В данный момент вполне вероятно может наступить синдром ярости и злости, захочется срубить головку винта зубилом, сбить, наконец, крышку кувалдой. Задумываешься над этим, и чем больше думаешь, тем больше склоняешься к тому, чтобы затащить всю машину на высокий мост и сбросить её оттуда. Подумать только, что какой-то шлиц на головке винта может полностью вывести человека из себя.

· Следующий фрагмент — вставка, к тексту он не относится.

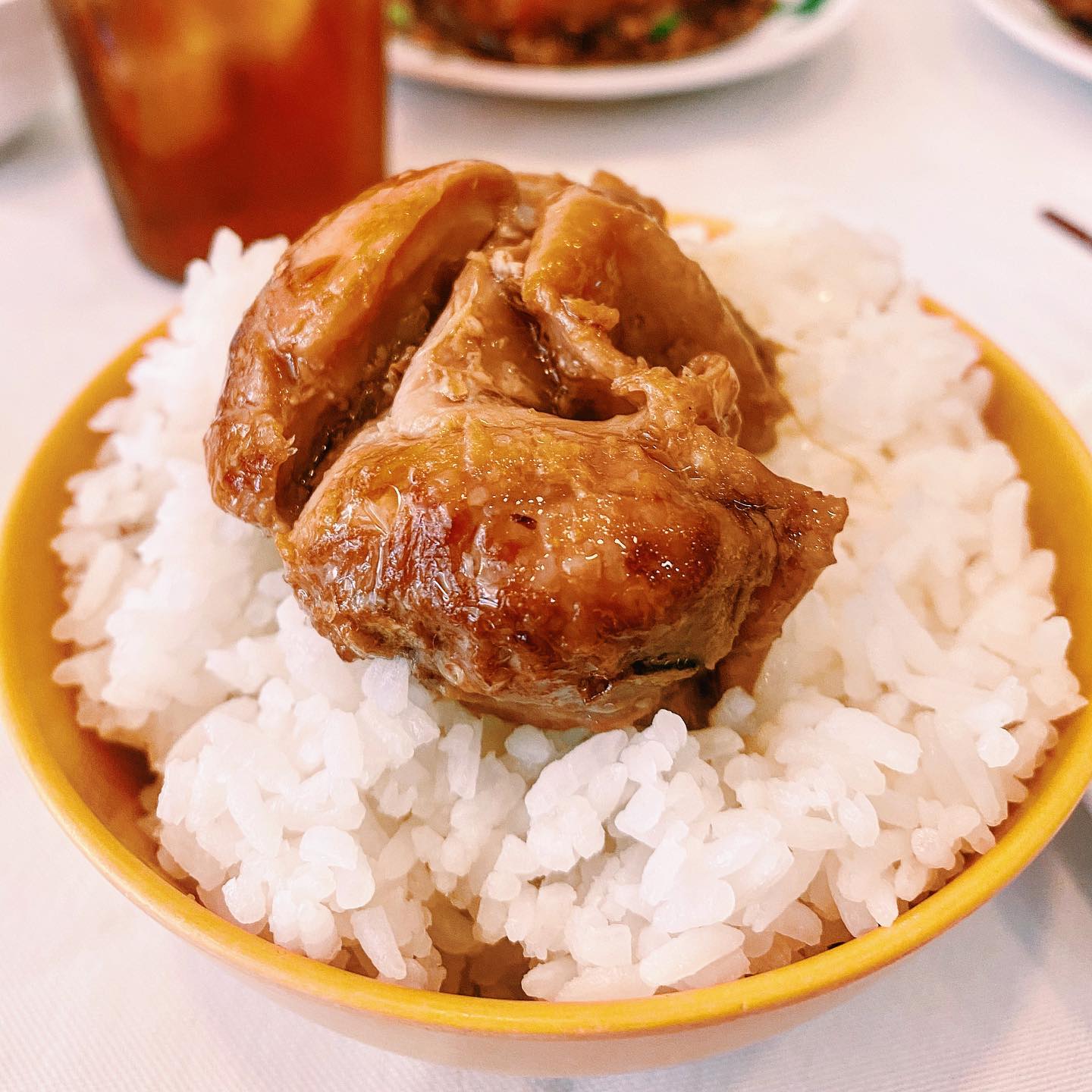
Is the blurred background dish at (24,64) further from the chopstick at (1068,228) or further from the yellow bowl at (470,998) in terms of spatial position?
→ the chopstick at (1068,228)

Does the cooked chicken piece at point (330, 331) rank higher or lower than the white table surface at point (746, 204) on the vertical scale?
higher

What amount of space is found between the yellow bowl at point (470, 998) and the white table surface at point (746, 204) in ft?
0.91

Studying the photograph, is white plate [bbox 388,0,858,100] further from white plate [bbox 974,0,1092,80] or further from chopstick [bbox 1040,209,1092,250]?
chopstick [bbox 1040,209,1092,250]

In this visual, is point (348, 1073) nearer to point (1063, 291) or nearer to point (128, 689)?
point (128, 689)

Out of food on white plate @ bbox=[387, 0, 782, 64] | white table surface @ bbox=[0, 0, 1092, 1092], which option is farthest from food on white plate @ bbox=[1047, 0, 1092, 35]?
food on white plate @ bbox=[387, 0, 782, 64]

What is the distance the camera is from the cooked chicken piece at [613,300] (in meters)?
1.35

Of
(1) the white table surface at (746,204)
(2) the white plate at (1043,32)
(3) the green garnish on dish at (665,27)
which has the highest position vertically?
(2) the white plate at (1043,32)

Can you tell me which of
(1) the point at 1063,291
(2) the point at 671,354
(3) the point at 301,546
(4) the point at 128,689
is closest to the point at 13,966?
(4) the point at 128,689

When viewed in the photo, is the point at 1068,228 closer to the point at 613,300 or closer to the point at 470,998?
the point at 613,300

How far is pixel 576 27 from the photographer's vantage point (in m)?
3.39

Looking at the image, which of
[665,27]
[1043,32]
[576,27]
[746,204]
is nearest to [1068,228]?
[746,204]

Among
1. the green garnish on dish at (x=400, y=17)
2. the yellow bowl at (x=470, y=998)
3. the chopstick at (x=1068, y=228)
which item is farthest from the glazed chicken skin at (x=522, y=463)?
the green garnish on dish at (x=400, y=17)

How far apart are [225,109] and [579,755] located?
6.34 ft

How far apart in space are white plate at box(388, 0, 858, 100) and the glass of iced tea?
0.68 m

Здесь сталкиваешься с великим неизвестным, с пустотой всего западного мышления. Нужны идеи, какие-то гипотезы. Но к сожалению, традиционный научный метод так и не даёт конкретного ответа, где же всё-таки брать эти самые гипотезы. Традиционный научный метод всегда был лучше всего. Полное осознание того, что уже было. Очень хорошо видится то, где уже был. Он годится, чтобы проверить истинность того, что уже известно, но ничего не говорит о том, что следует делать, если только это не является продолжением того, что уже делалось в прошлом. Вне сферы его действия полностью остаются творчество, оригинальность, изобретательность, интуиция, воображение, другими словами, способы “разъедания”.
Мы едем дальше по каньону, мимо ущелий и крутых склонов, где в него впадают широкие реки. Мы замечаем, как река быстро растёт по мере того, как потоки пополняют её. Повороты стали не такими крутыми, и прямые участки теперь гораздо продолжительнее. Я переключаюсь на высшую скорость.
Позднее деревья становятся реже и менее пышными, между ними появляются большие поляны с подлеском и лужайками. В свитере и куртке становится жарко, так что я останавливаюсь на разъезде, чтобы снять их.
Крису хочется прогуляться по тропе, и я позволяю ему это, а сам нахожу себе местечко в тени, чтобы посидеть и отдохнуть. Кругом так всё тихо и располагает к размышлению.
На щите даётся описание лесного пожара, который был здесь несколько лет назад. По изложенным сведениям, лес начал восстанавливаться, но пройдут ещё годы, прежде чем он вернётся в прежнее состояние.
Чуть позже по хрусту гравия я слышу, что Крис возвращается вниз по тропе. Он не стал ходить далеко. По возвращении он сразу же говорит: “Поехали”. Мы снова увязываем поклажу, которая стала съезжать набок, и выезжаем на шоссе. Пот, выступивший у меня, пока я сидел там, быстро просыхает на ветру.
Мы так и застряли с винтом, и согласно традиционному научному методу, единственное, что можно сделать, это – отказаться от дальнейшего его обследования. Но так не годится. Нам придётся исследовать традиционный научный метод в свете этого заевшего винта.
До сих пор мы рассматривали этот винт “объективно”. Согласно доктрине объективности, неотъемлемой части традиционного научного метода, то, что этот винт нам нравится или не нравится, не имеет никакого отношения к правильному мышлению. Нам не следует делать оценок того, что видно. Следует оставить свой мозг чистой доской, которую природа заполняет нам, и затем беспристрастно размышлять над наблюдаемыми фактами.
Но когда остановишься и подумаешь беспристрастно об этом заевшем винте, то начинаешь понимать, что сама мысль о бесстрастном наблюдении глупа. Где они, эти факты? Что мы тут собираемся бесстрастно наблюдать? Сорванный шлиц? Не поддающуюся снятию боковую крышку? Состояние покраски её? Спидометр? Ручку для заднего седока? Как сказал бы Пуанкаре, в мотоцикле имеется бесконечное число фактов, а нужные из них никак не вытанцовываются и не выпячивают себя. Требуемые факты, те, которые нам действительно нужны, не только пассивны, а ещё чертовски неуловимы, и мы вовсе не собираемся просто-напросто “наблюдать” их. Нам нужно непосредственно заняться ими и отыскивать их, иначе мы застрянем тут надолго. Навсегда. Как отмечал Пуанкаре, должен быть какой-то вдохновенный выбор тех фактов, которые мы хотим наблюдать.